■ **Page extract**:
-- Opening Marker --

The Saab Trackfire is a remote weapon station, i.e. a remotely operated weapon system that can be fitted with either medium or light caliber weapons. It can be mounted on vehicles, ships and stationary platforms. It is manufactured by Saab Group.

==Operators==
- Finland
 Ships and vessels using the Trackfire in the Finnish Navy:
- Hamina-class missile boat
- Jehu-class landing craft
- Pansio-class minelayer
- Pohjanmaa-class corvette
- Lithuania
 Ships and vessels using the Trackfire in the Lithuanian Navy:
 Jehu-class landing craft (Lithuanian Navy: Ordered in 2022.)

-- Closing Marker --

■ **Required actions**:
(a) List every ship or vessel class that the Trackfire article says uses the Trackfire in the Finnish Navy.
(b) Answer these from the Trackfire article, one per line:
(i) On what kinds of platforms can the Trackfire be mounted?
(ii) Which company manufactures it?
(iii) In what year did the Lithuanian Navy order its Jehu-class landing craft?
(c) Carry the Trackfire article forward, picking up after its final line.

■ **Raw data**:
-- Opening Marker --

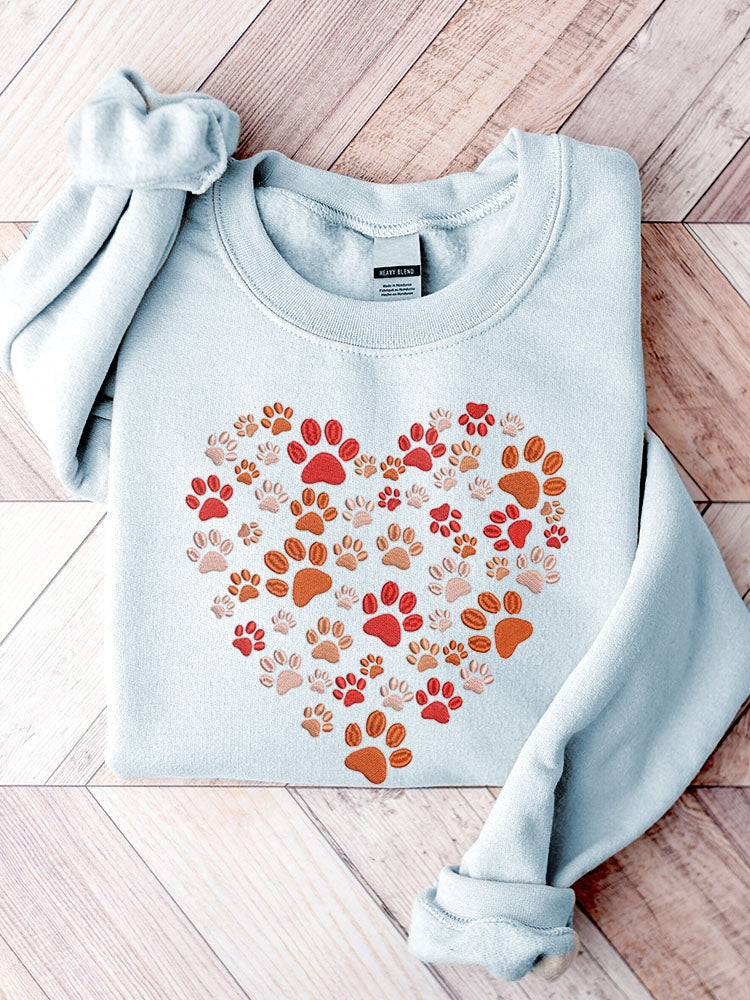 Camicia dal design classico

-- Closing Marker --

■ **Results**:
(a)
Hamina-class missile boat
Jehu-class landing craft
Pansio-class minelayer
Pohjanmaa-class corvette

(b)
(i) Vehicles, ships and stationary platforms.
(ii) Saab Group.
(iii) 2022.

(c)
- Sweden
 Ships and vessels using the Trackfire in the Swedish Navy:
- CB90 HSM
- BevB 88
 Vehicles using the Trackfire in the Swedish Army:
- Sisu GTP (TGB 24) equipped with the Saab Trackfire ARES for the C-UAS role, equipped with a Giraffe 1X radar, and armed with the M230LF (30×113mm) and the FN MAG 58 (7.62×51mm NATO).
- Mercedes-Benz G-Class W461 6×6 (Tgb 15) equipped with the Saab Trackfire ARES for the C-UAS role, equipped with a Giraffe 1X radar, and armed with the M230LF (30×113mm) and the FN MAG 58 (7.62×51mm NATO).